There is no standard way to specify the version of a given FITS file
or what extensions it supports. You must read the file and determine
dynamically which extensions are present and whether they are
understood. The ``once FITS, forever FITS'' maxim gives you some
confidence that you can always read a FITS file but you can't be sure
if there is something that you don't understand. Explicit versioning
of FITS files will help but there also needs to be some way to declare
that a particular data model is being used from variants such as
OIFITS \citep{2006SPIE.6268E.106T}, MBFITS
\citep{2006A&A...454L..25M}, and FITS-IDI \citep{2011AIPS114}, and to
validate the contents against a schema.

The allowed character set in FITS of 7-bit US-ASCII is overly
restrictive in a Unicode world. In the late 1970s this was the correct
choice but in the 21st Century it seems strange that we cannot use an
accent in someone's name or use a degree symbol in a comment.

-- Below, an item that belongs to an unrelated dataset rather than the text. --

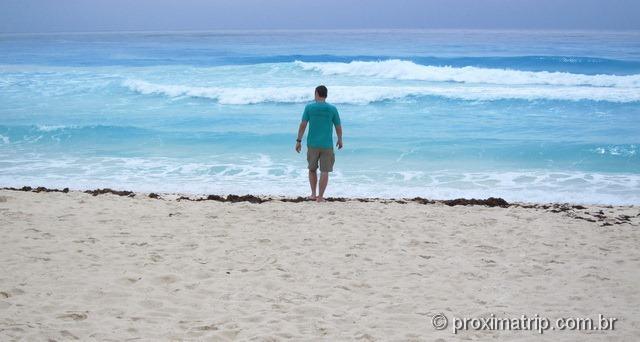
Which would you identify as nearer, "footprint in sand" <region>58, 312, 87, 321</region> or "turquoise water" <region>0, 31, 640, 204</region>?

\subsection{Missing critical data models}

FITS can support tables and multi-dimensional images but there is not
standardised way of grouping these constructs in a related
manner. Determining that a particular image extension contains the
variance or mask for another image relies on string parsing and shared
convention. Allowing related extensions to be grouped with a
dictionary of shared meaning would go a long way to help with this
issue.

The current FITS WCS data models are complex yet incomplete and
inflexible. There needs to be a way to stack mappings in an arbitrary
manner to allow for flexible model development \citep[see
e.g.][]{O35_adassxxii,2012ASPC..461..825B}.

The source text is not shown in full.